Exercise instructions:
- a) Reproduce the passage on leadership and dissatisfaction from "Now the question" up to and including "time after that.", keeping its wording unchanged.
- b) For each statement about the passage on leadership and dissatisfaction, answer yes or no and quote the words from the passage that decide it: (i) Leaders should applaud efforts at change even when those efforts fail badly. (ii) Relationships matter little in moving change forward. (iii) The writer answers the opening question by calling it purely dissatisfaction.
- c) Go on with the passage on leadership and dissatisfaction, starting after its final sentence.

Quoted passage:
-- start --

Now the question is, “Have I expressed dissatisfaction or have I become critical?” Probably a little of both! And that is why leadership especially in a culture of change is so daunting. Relationships are so essential in moving change forward that often leaders want to “sugar coat” their real feelings of dissatisfaction so that it is not perceived as being critical. We need to acknowledge the great things occurring in our systems and celebrate. We also need to accept that we are not perfect and allow ourselves, without becoming defensive, that there will always be things to improve upon, hence dissatisfaction. Leaders need to applaud efforts in making changes happen even when they are dismal failures. And then, recognize dissatisfaction to ensure that we try and get it right the next time or the next time after that.

-- end --

[Data records]
-- start --

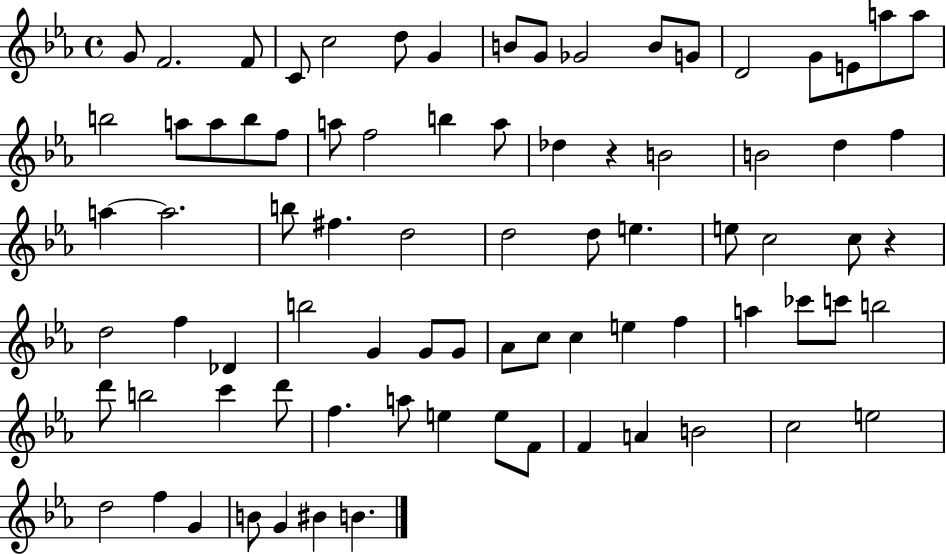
{
  \clef treble
  \time 4/4
  \defaultTimeSignature
  \key ees \major
  g'8 f'2. f'8 | c'8 c''2 d''8 g'4 | b'8 g'8 ges'2 b'8 g'8 | d'2 g'8 e'8 a''8 a''8 | \break b''2 a''8 a''8 b''8 f''8 | a''8 f''2 b''4 a''8 | des''4 r4 b'2 | b'2 d''4 f''4 | \break a''4~~ a''2. | b''8 fis''4. d''2 | d''2 d''8 e''4. | e''8 c''2 c''8 r4 | \break d''2 f''4 des'4 | b''2 g'4 g'8 g'8 | aes'8 c''8 c''4 e''4 f''4 | a''4 ces'''8 c'''8 b''2 | \break d'''8 b''2 c'''4 d'''8 | f''4. a''8 e''4 e''8 f'8 | f'4 a'4 b'2 | c''2 e''2 | \break d''2 f''4 g'4 | b'8 g'4 bis'4 b'4. | \bar "|."
}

-- end --

Answers for this exercise:
- a)
Now the question is, “Have I expressed dissatisfaction or have I become critical?” Probably a little of both! And that is why leadership especially in a culture of change is so daunting. Relationships are so essential in moving change forward that often leaders want to “sugar coat” their real feelings of dissatisfaction so that it is not perceived as being critical. We need to acknowledge the great things occurring in our systems and celebrate. We also need to accept that we are not perfect and allow ourselves, without becoming defensive, that there will always be things to improve upon, hence dissatisfaction. Leaders need to applaud efforts in making changes happen even when they are dismal failures. And then, recognize dissatisfaction to ensure that we try and get it right the next time or the next time after that.

- b)
(i) Yes: "Leaders need to applaud efforts in making changes happen even when they are dismal failures."
(ii) No: "Relationships are so essential in moving change forward"
(iii) No: "Probably a little of both!"

- c)
I’m very proud of the system that I lead. I believe that we have some of the greatest teachers, administrators, staff and students anywhere. Although I continually “brag” about the work being done in our system, I am still not satisfied. I’m hungry for more! I want all of our students being successful! I want all of our students to be engaged, safe, included and always feeling loved and supported. Truly, should any of us feel satisfied until that dream is realized? A number of years ago, my dissatisfaction cost my family and I greatly. In my position, I can understand the impact on me, but I will never accept the negative impact on my family. While some may argue that I had become critical, the truth depends on your point of view. I know that I entered this profession to make a positive difference in the lives of students and until I can achieve that, for all students, I will be dissatisfied. I may be able to better communicate my dissatisfaction today but…
Change requires us to be dissatisfied! And dissatisfaction needs to be viewed as a positive, a precursor to making things better. It needs to be embraced and enhanced. So the next time you have to share your dissatisfaction, communicate it thoughtfully with respect and when you hear dissatisfaction, respond to it positively with respect too.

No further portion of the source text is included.